On Dec. 2, the U.S. Government Accountability Office (GAO) released a 96-page study that concluded “neither U.S. Immigration and Citizenship Services [USCIS] nor the Executive Office for Immigration Review, the Justice Department agency that oversees immigration courts, conduct regular fraud risk assessments.” Part of the problem is that USCIS still uses a paper-based filing system that allows major fraud indicators to fall through the cracks that might otherwise be caught in an electronic database. Even more disturbing: The GAO review found that more than 4,500 people were awarded asylum in 2014 despite being associated with lawyers or document preparers arrested that same year in an immigration fraud investigation in New York, per a Yahoo News summary of the report.

Not that asylum fraud is a new problem, but it has become more problematic since the rise and expansion of transnational criminal organizations—especially those operating in Latin America. Making an asylum determination used to be easier for immigration judges, who have to determine if an individual is being persecuted or his life is being threatened in his home country on the basis of his race, religion, nationality, political beliefs, or membership in a particular social group. When dealing with Soviets, Cubans, North Koreans, and in most cases Chinese nationals, these determinations were relatively quick and simple.

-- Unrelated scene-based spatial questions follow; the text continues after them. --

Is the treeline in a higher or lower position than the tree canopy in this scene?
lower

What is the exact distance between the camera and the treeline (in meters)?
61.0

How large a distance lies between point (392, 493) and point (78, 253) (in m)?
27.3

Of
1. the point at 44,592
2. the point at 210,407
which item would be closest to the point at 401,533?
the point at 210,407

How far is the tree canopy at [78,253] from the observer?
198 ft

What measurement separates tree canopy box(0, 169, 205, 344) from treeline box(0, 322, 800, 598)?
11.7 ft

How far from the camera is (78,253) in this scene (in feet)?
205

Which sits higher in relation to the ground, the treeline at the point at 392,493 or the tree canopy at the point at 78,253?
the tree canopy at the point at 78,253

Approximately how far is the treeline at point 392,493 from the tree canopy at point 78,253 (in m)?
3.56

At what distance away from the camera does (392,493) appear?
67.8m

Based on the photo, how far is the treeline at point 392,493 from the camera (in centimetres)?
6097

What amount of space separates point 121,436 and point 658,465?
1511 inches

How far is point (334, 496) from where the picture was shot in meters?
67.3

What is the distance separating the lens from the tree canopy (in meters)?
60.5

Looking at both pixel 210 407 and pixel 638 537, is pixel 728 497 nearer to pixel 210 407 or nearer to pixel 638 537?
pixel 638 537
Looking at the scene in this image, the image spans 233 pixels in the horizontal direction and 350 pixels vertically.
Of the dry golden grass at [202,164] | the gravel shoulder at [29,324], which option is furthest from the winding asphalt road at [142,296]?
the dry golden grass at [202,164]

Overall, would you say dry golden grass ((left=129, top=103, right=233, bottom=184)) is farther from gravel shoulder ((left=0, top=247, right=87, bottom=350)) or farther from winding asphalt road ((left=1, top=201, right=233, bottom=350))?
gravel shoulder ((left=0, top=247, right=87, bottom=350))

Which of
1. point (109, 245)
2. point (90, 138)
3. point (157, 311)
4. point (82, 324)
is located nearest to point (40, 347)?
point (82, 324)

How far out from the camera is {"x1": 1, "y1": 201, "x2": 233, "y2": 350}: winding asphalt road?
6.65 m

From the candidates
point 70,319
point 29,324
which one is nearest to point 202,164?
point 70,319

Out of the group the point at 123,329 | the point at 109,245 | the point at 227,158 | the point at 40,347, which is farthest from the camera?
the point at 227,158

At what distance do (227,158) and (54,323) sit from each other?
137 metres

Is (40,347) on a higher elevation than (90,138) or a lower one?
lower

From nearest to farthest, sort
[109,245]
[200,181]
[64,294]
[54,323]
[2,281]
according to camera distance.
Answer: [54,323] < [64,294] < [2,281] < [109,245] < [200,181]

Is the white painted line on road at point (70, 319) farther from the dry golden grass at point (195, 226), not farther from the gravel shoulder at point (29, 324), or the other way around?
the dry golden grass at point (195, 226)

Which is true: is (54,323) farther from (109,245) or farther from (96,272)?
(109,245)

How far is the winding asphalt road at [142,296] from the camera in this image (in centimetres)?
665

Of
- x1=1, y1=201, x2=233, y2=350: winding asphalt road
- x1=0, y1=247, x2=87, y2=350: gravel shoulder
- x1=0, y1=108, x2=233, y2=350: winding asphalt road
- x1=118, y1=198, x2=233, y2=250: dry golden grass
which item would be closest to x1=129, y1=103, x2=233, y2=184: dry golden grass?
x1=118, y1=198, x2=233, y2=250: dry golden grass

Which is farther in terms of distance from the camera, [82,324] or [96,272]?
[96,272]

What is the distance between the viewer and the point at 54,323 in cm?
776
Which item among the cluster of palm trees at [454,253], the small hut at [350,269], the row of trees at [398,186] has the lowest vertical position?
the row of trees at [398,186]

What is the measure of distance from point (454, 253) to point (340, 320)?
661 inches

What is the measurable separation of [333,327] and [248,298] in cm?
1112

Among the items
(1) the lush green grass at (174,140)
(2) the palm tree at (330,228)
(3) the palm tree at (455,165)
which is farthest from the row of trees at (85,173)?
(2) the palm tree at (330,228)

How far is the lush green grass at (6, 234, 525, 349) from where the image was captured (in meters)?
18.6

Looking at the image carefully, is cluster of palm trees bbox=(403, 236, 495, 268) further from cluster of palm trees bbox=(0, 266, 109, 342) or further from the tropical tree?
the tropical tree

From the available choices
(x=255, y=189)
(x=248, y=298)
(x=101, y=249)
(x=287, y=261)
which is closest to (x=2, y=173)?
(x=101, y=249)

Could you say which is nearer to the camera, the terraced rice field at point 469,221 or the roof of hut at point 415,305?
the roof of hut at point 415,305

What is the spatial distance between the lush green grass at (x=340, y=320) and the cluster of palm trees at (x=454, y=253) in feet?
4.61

However, the nature of global conflict has changed considerably since the end of the Cold War. There are still cases of clear government-sanctioned violence and persecution, as in the cases of Sudan and Somalia, to provide just two examples. However, asylum requests by Mexican nationals and individuals from the Central American countries of El Salvador, Guatemala, and Honduras have skyrocketed in the past few years, and in the case of Mexico are doubling and almost tripling each year. Gang and drug cartel-related violence have increased in the last decade just as dramatically in these countries, and their citizens are looking to the U.S. for solace.

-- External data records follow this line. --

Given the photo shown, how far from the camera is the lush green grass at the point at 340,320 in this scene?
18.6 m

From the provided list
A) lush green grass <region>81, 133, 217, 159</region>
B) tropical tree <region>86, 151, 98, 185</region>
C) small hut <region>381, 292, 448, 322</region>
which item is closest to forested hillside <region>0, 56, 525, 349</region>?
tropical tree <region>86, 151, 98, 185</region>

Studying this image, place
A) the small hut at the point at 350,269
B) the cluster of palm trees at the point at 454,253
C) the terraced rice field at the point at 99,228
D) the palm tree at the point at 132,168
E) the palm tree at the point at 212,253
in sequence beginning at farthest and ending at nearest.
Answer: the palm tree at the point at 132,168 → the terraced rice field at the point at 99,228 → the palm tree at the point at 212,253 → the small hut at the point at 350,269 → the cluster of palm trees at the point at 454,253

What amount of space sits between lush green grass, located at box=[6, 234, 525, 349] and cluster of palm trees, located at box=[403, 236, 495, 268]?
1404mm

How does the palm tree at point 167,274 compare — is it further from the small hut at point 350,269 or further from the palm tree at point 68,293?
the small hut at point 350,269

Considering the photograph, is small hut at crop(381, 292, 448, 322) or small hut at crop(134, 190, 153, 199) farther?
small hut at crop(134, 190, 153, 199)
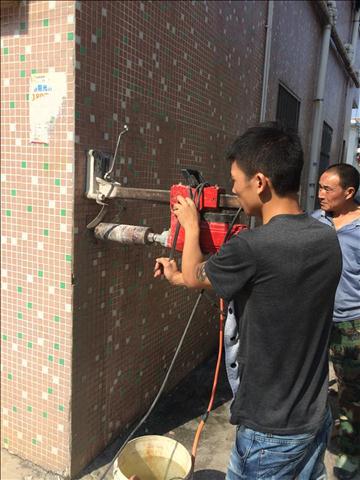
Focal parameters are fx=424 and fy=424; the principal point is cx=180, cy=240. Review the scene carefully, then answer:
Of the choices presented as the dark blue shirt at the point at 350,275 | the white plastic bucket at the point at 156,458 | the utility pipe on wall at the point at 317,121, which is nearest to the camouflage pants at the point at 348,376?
the dark blue shirt at the point at 350,275

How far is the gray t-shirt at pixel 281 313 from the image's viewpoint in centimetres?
143

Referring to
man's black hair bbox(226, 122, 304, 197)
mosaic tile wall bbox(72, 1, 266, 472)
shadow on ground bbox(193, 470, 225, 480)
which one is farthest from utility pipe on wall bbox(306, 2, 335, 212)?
man's black hair bbox(226, 122, 304, 197)

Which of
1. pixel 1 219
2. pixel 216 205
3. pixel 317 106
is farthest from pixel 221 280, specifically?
pixel 317 106

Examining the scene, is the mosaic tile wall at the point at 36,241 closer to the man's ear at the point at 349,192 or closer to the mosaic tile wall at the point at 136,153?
the mosaic tile wall at the point at 136,153

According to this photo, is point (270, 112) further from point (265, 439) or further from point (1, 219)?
point (265, 439)

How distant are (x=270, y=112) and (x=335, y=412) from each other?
3421mm

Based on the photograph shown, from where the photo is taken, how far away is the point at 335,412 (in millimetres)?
3512

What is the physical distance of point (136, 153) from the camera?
8.89 feet

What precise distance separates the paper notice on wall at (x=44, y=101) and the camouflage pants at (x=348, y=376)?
217cm

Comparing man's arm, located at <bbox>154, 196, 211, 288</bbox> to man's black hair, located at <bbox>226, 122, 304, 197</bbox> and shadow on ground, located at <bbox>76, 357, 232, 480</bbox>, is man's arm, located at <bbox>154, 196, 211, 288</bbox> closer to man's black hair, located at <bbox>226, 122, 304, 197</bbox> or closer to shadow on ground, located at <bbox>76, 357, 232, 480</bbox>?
man's black hair, located at <bbox>226, 122, 304, 197</bbox>

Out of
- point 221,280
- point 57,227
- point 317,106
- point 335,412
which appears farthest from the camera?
point 317,106

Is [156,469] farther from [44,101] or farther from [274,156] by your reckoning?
[44,101]

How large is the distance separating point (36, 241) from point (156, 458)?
4.60 ft

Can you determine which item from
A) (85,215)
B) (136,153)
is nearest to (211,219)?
(85,215)
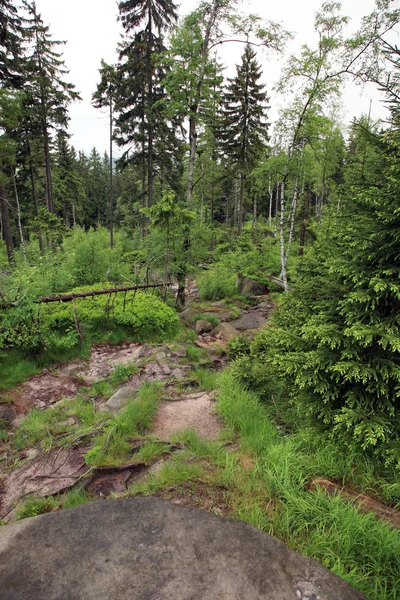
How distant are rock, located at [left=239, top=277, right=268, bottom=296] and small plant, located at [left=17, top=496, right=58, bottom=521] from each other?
47.2 feet

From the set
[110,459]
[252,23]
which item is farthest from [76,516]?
[252,23]

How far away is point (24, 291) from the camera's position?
638cm

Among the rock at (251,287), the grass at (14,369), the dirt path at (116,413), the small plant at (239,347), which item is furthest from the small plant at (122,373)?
the rock at (251,287)

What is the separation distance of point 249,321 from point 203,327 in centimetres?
292

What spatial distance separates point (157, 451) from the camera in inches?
147

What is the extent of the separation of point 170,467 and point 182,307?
32.5 feet

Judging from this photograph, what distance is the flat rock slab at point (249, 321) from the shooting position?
1191cm

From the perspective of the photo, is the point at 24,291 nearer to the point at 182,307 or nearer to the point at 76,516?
the point at 76,516

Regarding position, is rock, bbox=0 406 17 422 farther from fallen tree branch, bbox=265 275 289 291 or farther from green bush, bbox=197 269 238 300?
fallen tree branch, bbox=265 275 289 291

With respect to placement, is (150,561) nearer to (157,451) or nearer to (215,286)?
(157,451)

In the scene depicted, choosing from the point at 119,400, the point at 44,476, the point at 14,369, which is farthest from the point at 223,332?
the point at 44,476

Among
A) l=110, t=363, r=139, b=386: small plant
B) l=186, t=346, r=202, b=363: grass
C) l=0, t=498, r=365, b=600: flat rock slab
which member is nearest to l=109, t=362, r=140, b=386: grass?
l=110, t=363, r=139, b=386: small plant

However, where things get tricky in these cases is the nature of the persecution—as well as the nature of the relationship between the governments involved. Can and should asylum be granted if the government wasn’t necessarily directly involved in the persecution, but either looked the other way or was in collusion with the criminal groups doing the persecuting? And what if that corrupt government is one of our closest political and economic allies?

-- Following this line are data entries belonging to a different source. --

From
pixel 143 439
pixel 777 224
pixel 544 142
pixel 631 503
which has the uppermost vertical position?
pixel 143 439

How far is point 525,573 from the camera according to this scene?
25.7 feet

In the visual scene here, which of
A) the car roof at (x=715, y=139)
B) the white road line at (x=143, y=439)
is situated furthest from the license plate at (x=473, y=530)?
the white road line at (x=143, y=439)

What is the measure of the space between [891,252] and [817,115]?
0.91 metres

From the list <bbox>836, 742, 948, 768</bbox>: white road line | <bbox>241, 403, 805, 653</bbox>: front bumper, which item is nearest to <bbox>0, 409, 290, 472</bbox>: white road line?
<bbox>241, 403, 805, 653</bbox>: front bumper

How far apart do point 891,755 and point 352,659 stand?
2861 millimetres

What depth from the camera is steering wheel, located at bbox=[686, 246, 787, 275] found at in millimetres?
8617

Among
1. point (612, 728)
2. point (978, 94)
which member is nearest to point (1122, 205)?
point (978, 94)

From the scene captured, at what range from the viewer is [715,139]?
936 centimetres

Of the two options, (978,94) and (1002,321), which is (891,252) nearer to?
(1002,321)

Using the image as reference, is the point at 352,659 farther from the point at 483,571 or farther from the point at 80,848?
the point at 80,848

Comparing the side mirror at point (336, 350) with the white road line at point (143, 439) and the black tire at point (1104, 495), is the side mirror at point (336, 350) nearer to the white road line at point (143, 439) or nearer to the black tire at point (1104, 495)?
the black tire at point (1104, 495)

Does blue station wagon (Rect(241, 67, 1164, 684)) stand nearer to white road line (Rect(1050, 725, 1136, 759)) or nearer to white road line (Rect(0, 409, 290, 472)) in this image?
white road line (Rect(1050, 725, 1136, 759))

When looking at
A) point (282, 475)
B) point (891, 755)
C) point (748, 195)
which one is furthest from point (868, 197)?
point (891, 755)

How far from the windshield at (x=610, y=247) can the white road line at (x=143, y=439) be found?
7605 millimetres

To make matters more complicated, this gray area leaves more leeway for fraudulent applications by individuals who claim they will be tortured by government entities in their home country, when in reality they just don’t want to get deported. There are many checkpoints, so to speak, where an asylum applicant’s claim is verified—with the first being at the U.S. port of entry where he is processed by U.S. Customs and Border Protection. If the officer makes a “credible fear” determination in the applicant’s favor, then the process of placing that applicant in front of an immigration judge begins. He may be able to obtain an attorney, but many asylum applicants either can’t afford one or don’t know how to obtain one. It may also take years for the applicant to see the inside of a courtroom, as there is currently a backlog of roughly 300,000 cases that need to be reviewed by only 276 U.S. immigration judges.

Throughout this process, applicants involved in fraudulent cases can be weeded out, but the GAO report indicated USCIS Fraud Detection and National Security (FDNS) Directorate officers they spoke with at all eight asylum offices told the GAO they have limited guidance with respect to fraud. The FDNS has also “not established clear fraud detection responsibilities for its immigration officers in asylum offices.” The GAO ultimately recommended that the Department of Homeland Security (DHS) and the Department of Justice conduct regular fraud risk assessments and that DHS, among other things, implement tools for detecting fraud patterns.

Given the annual increase of asylum applications and their complexity based on ever changing geopolitics, making these changes quickly benefits both the U.S. government and asylum applicants with truly valid claims.